--- STATED PROBLEM ---
Pull out each line of the records below that contains the word "further".

--- MATERIAL FOR THIS TASK ---
Start

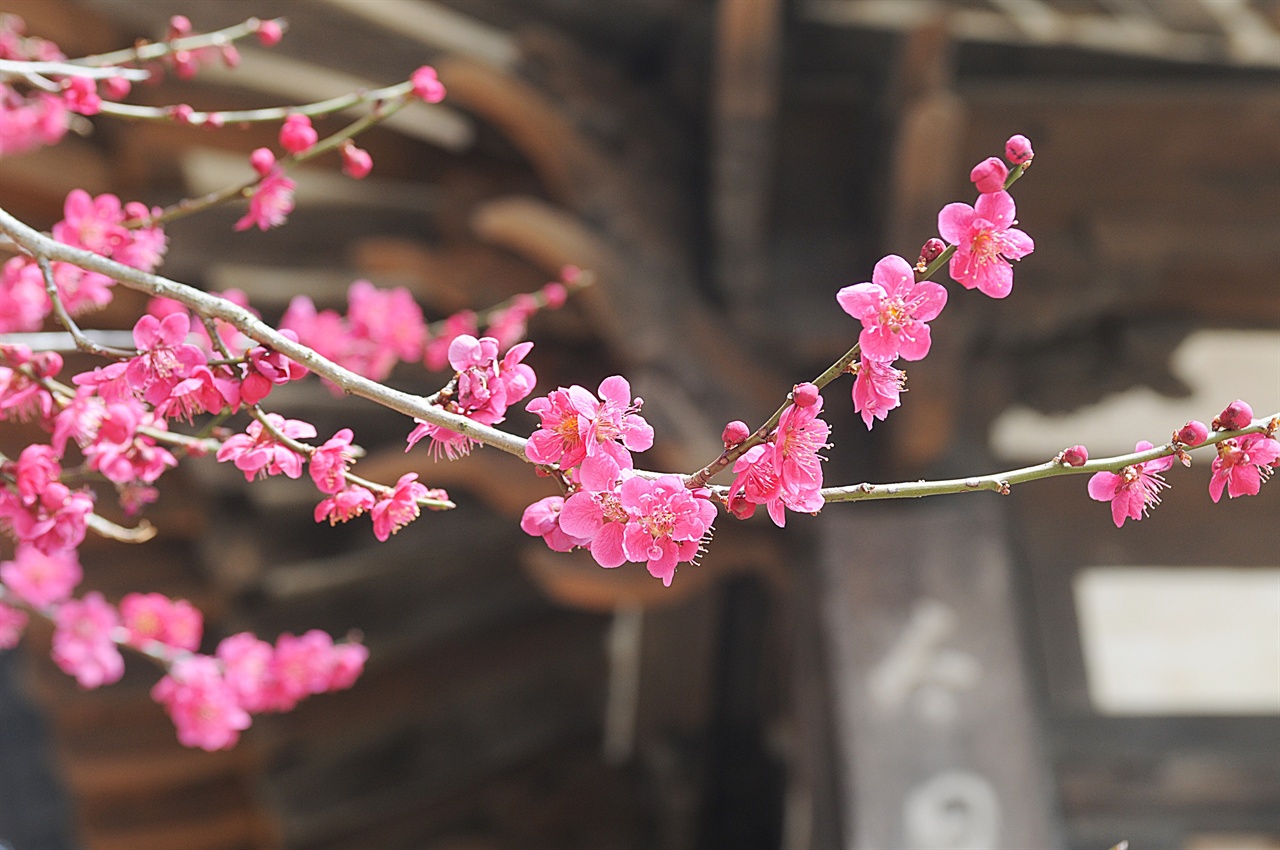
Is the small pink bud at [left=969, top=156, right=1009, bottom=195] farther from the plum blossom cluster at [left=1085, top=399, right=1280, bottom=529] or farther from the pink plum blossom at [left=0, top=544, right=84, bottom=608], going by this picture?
the pink plum blossom at [left=0, top=544, right=84, bottom=608]

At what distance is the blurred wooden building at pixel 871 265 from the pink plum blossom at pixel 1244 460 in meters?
0.86

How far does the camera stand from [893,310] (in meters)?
0.57

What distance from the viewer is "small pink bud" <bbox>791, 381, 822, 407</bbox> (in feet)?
1.77

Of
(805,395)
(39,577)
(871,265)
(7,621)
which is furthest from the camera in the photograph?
(871,265)

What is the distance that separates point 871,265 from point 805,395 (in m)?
1.25

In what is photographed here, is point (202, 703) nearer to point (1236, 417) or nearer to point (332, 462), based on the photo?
point (332, 462)

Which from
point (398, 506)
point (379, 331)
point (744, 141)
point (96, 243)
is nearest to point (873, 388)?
point (398, 506)

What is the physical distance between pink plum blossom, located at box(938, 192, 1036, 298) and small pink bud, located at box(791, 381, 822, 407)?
111 mm

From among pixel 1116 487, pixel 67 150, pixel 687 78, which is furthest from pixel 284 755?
pixel 1116 487

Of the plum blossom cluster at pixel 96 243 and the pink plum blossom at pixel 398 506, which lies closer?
the pink plum blossom at pixel 398 506

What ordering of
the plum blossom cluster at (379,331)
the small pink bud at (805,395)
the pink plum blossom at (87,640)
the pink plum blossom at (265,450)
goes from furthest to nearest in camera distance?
the pink plum blossom at (87,640)
the plum blossom cluster at (379,331)
the pink plum blossom at (265,450)
the small pink bud at (805,395)

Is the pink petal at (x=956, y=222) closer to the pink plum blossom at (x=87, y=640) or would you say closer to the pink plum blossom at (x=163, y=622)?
the pink plum blossom at (x=163, y=622)

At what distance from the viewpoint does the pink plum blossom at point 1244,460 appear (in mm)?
628

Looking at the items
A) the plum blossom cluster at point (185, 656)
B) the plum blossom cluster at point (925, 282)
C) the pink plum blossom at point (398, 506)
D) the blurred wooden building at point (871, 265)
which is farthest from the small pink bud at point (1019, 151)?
the plum blossom cluster at point (185, 656)
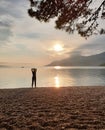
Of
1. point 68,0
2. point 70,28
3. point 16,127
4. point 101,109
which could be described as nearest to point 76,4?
point 68,0

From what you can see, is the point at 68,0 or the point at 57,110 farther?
the point at 68,0

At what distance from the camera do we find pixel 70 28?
16719mm

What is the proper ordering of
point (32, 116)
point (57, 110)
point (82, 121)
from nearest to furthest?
point (82, 121)
point (32, 116)
point (57, 110)

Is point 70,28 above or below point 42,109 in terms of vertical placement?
above

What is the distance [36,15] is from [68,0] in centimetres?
185

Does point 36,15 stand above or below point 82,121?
above

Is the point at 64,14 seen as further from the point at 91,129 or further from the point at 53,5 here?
the point at 91,129

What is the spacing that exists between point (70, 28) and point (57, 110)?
18.2 feet

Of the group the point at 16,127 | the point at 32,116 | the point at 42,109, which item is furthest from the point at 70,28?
the point at 16,127

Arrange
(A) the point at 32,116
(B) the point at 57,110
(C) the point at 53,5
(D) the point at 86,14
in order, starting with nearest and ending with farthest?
(A) the point at 32,116
(B) the point at 57,110
(C) the point at 53,5
(D) the point at 86,14

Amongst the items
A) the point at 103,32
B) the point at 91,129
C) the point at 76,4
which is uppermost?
the point at 76,4

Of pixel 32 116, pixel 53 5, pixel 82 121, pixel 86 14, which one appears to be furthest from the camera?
pixel 86 14

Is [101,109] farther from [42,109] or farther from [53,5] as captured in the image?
[53,5]

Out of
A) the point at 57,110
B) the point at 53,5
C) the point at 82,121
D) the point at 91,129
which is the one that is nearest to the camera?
the point at 91,129
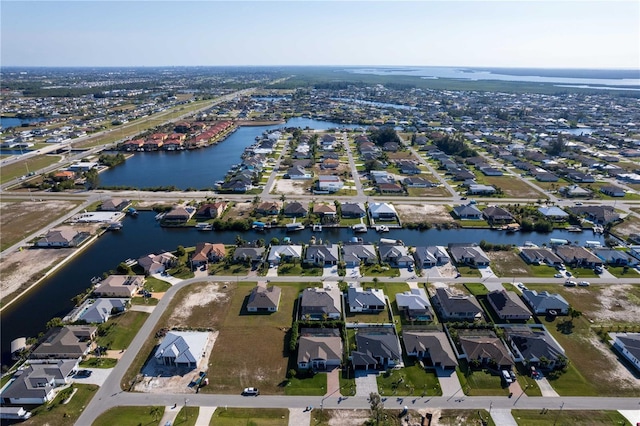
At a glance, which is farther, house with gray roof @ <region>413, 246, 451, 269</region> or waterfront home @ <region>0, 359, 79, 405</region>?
house with gray roof @ <region>413, 246, 451, 269</region>

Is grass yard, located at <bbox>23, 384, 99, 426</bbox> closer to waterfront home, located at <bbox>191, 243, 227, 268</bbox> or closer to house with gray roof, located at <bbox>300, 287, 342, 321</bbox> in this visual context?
house with gray roof, located at <bbox>300, 287, 342, 321</bbox>

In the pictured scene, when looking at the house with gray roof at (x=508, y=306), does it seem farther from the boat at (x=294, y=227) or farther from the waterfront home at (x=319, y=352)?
the boat at (x=294, y=227)

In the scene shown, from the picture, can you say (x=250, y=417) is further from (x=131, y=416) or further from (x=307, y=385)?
(x=131, y=416)

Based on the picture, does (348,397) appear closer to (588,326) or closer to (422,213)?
(588,326)

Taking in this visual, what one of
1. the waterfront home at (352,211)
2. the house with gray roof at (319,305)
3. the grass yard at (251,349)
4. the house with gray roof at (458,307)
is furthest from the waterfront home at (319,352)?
the waterfront home at (352,211)

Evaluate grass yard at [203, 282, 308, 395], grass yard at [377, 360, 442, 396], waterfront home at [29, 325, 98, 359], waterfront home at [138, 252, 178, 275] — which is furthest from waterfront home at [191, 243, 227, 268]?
grass yard at [377, 360, 442, 396]

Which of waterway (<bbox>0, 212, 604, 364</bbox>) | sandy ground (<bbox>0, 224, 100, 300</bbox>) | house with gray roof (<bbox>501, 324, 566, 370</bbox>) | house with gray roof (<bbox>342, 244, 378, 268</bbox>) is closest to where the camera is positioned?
house with gray roof (<bbox>501, 324, 566, 370</bbox>)

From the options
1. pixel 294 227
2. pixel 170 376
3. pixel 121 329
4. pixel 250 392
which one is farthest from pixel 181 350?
pixel 294 227
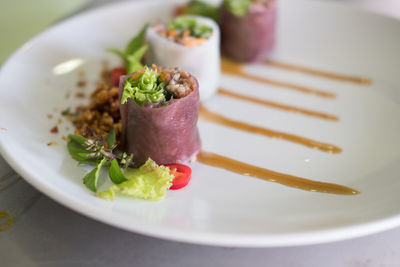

End

--- EXERCISE RESULT ---
Is the point at 64,14 seen as further from the point at 91,129 or further from the point at 53,5 here?
In the scene shown, from the picture, can you say (x=250, y=417) is further from (x=131, y=416) or further from (x=307, y=385)?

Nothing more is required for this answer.